▶ EXTRACT:
..........

Redemption in our State has always meant repurchase, which means buying back, receiving back by paying off the existing obligation. There are several cases that so hold. Some of them are cited in plaintiff's brief. I will cite one, Pace v. Bartles , 47 N.J. Eq. 170, 174 (Ch. 1890). Our courts have recognized for a long time that the person who redeems, that is, the person who repurchases, must pay the full amount due to the foreclosing mortgagee. One of the earliest cases was Large v. Van Doren , 14 N.J. Eq. 208, in our Chancery Court of 1862. There are also Atwood v. Carmer , 75 N.J. Eq. 319 (Ch. 1909), and a relatively recent case, Ghee v. Davenport , 2 N.J. Super. 532 (Ch. Div. 1949), modified, in part, in 4 N.J. Super. 518, by the Appellate Division in 1949.
We are in a court of equity, gentlemen, and he who comes into equity must be the first to be ready to do equity. This applies to sovereigns as well as to private persons, if not in greater degree. I don't think that we can, as I said in the course of oral argument, turn the world topsy-turvy, and allow the Government to bide its time and then buy cheaply a senior lien position which it could never achieve in any other way except by paying the foreclosing mortgagee the full amount due him.
I think the Government here is foreclosed. I don't think it has any standing at this late date to do anything but to offer the Atco National Bank, as assignee of the First National Bank and Trust Company of Woodbury, every penny that is due it, and unless it is ready to do that -- and I think the time is too late -- the Government cannot redeem. That will be the order.
Gentlemen, you may prepare and submit an appropriate form of judgment.

..........

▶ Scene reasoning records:
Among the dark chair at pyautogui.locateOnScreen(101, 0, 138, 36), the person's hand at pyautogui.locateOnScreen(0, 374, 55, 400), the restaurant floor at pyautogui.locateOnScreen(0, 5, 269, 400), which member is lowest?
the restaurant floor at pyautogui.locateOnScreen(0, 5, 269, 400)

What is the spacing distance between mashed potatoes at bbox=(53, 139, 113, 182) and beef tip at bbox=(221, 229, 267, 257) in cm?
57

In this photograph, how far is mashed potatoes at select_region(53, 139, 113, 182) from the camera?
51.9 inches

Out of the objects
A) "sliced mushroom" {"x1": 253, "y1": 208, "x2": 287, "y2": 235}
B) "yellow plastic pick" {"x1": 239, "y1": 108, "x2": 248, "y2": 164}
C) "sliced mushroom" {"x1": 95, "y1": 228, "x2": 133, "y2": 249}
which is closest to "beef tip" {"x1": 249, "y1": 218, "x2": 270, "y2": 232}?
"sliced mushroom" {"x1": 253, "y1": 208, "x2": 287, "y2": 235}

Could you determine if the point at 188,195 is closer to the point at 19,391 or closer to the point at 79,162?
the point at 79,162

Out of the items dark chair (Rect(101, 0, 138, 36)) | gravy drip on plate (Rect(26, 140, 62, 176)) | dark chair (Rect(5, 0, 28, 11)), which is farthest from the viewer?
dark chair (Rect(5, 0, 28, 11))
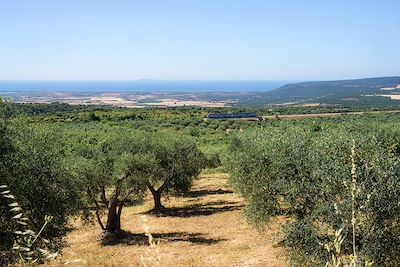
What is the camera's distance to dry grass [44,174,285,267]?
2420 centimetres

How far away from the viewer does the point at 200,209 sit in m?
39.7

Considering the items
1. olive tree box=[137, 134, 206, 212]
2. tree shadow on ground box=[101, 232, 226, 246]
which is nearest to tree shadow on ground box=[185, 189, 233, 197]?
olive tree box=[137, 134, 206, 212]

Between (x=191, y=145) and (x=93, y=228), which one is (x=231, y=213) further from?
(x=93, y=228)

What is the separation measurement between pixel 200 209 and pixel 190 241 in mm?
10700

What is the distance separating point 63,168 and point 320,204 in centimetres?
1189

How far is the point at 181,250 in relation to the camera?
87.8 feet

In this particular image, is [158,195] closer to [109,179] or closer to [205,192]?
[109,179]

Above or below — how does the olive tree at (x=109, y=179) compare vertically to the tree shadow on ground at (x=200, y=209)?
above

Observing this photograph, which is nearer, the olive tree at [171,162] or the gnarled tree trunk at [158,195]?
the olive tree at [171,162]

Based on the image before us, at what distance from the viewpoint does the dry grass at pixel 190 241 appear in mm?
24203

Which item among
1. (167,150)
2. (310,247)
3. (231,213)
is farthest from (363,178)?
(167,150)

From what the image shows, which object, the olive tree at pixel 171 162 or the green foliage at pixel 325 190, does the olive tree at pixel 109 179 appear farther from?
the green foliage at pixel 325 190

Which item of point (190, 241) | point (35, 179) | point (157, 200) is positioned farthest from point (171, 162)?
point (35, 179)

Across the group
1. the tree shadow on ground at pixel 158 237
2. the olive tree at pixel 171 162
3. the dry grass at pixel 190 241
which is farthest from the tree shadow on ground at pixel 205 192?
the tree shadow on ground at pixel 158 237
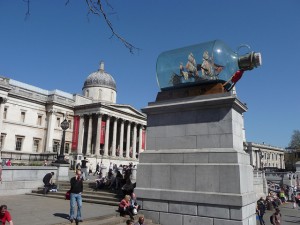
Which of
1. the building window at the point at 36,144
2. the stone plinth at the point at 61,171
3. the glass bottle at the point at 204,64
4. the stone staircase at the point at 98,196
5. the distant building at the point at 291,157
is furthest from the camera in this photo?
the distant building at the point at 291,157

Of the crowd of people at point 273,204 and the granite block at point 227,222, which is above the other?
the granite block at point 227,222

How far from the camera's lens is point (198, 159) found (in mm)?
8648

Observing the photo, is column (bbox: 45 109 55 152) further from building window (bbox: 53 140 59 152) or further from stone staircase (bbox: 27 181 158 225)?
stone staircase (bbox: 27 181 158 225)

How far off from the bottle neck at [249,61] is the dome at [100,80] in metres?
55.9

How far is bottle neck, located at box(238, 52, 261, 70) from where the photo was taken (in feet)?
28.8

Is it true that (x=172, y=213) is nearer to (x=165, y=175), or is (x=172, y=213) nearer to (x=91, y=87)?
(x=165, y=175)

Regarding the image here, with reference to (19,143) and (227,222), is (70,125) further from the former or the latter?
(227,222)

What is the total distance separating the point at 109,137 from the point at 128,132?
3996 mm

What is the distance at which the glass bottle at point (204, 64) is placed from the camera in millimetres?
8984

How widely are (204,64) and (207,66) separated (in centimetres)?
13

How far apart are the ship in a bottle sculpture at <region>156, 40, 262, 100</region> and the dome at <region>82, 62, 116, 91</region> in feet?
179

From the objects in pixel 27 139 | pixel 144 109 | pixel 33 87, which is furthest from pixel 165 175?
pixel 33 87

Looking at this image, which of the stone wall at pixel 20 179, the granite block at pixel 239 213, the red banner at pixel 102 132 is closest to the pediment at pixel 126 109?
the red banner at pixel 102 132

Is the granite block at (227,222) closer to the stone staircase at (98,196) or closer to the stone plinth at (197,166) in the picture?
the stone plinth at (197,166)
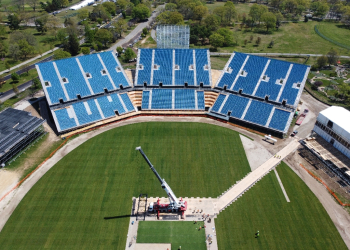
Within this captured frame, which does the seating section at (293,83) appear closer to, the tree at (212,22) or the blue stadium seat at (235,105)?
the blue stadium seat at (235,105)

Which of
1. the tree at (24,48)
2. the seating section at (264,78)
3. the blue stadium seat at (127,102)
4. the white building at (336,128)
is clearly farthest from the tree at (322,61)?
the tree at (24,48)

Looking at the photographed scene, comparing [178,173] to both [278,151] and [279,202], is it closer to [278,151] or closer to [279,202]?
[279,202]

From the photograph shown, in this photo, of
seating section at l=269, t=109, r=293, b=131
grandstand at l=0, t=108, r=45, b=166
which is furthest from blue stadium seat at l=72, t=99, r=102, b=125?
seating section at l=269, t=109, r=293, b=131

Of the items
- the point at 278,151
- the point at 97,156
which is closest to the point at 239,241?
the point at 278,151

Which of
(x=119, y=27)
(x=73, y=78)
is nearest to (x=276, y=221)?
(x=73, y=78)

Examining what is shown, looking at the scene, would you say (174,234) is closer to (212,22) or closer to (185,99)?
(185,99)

..........

▶ WHAT THE TASK ASKS: In the ruling, which bank is named as assignee of the First National Bank and Trust Company of Woodbury? You won't need the items.

▶ RESPONSE TO THE TASK: The Atco National Bank.